In its submission to the NHS pay review body (PRB), the RCN has called for a pay rise in line with inflation plus an £800 flat rate increase for all staff on Agenda for Change contracts.
This is to make up for lost earnings over the past seven years, during which time nursing pay has fallen 14% behind the cost of living.
The RCN warns pay restraint has left nursing staff feeling angry and demoralised, resulting in severe nursing shortages. Unless they are given a fair pay award, the exodus of staff will continue, and nursing will become less and less attractive as a career, the College argues.
The official submission to the PRB draws on evidence from the RCN’s recent employment survey, which revealed 24% of nursing staff are thinking of leaving their job because of money worries.
This pressure is having a negative effect on patient care, with the survey also showing nearly 80% of nursing staff feel that staffing levels at their place of work are insufficient to meet patient needs.
Any pay award should not be linked to productivity improvements, the RCN has said, stressing that it would be difficult for individual staff to be any more productive when so many are already working extra hours without pay.
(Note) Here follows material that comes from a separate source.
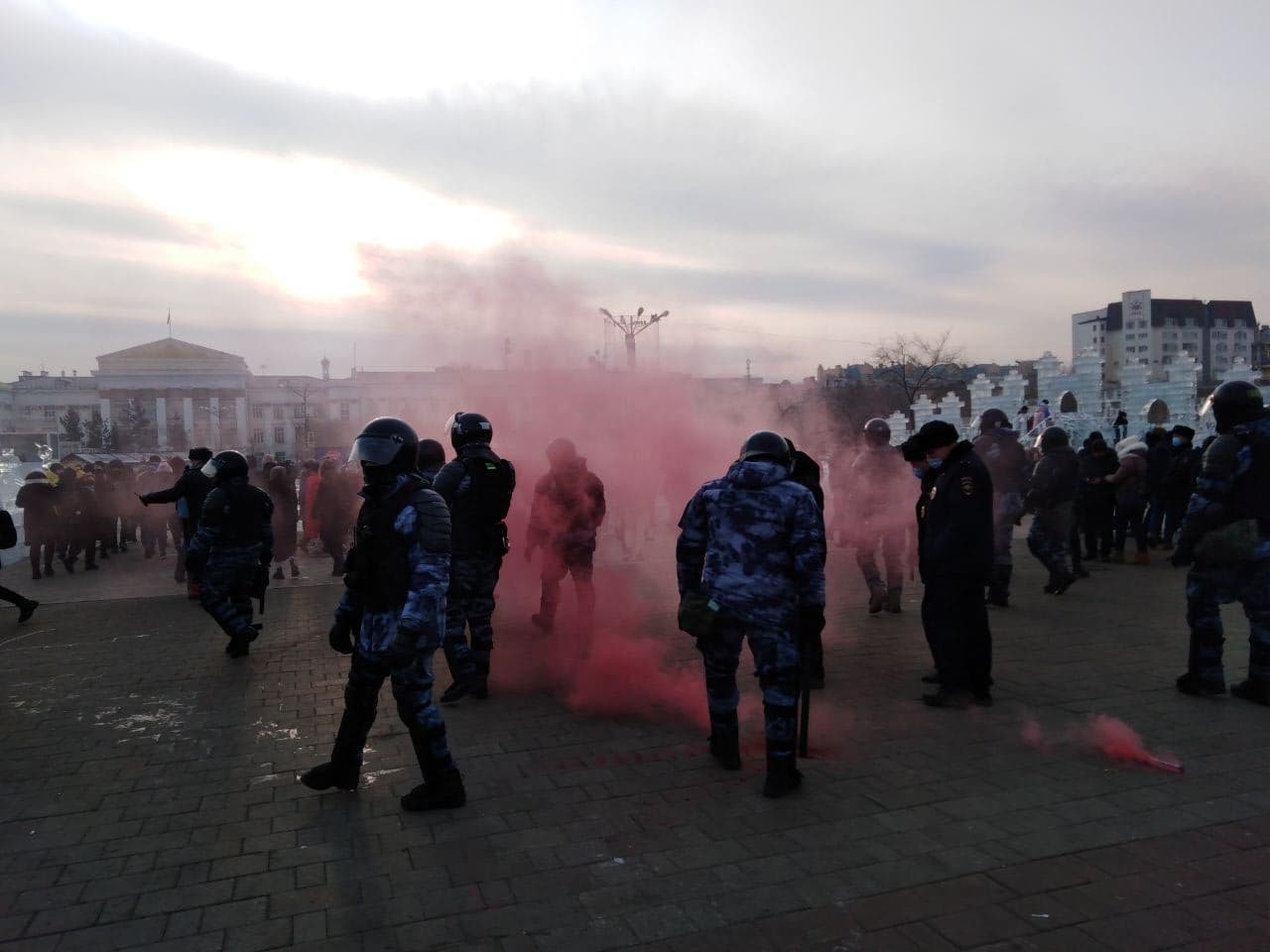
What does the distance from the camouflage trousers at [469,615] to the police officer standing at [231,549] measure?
8.76 ft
RCN Chief Executive Janet Davies said: “The NHS has been running on the goodwill of nursing and other staff for far too long. This goodwill cannot last indefinitely, and we look to the pay review body to make a recommendation which both acknowledges the sacrifices made by NHS staff, and the economic necessity of a meaningful pay rise.
“With more than 40,000 nursing posts currently vacant across the UK, the NHS cannot afford to haemorrhage any more nursing staff.”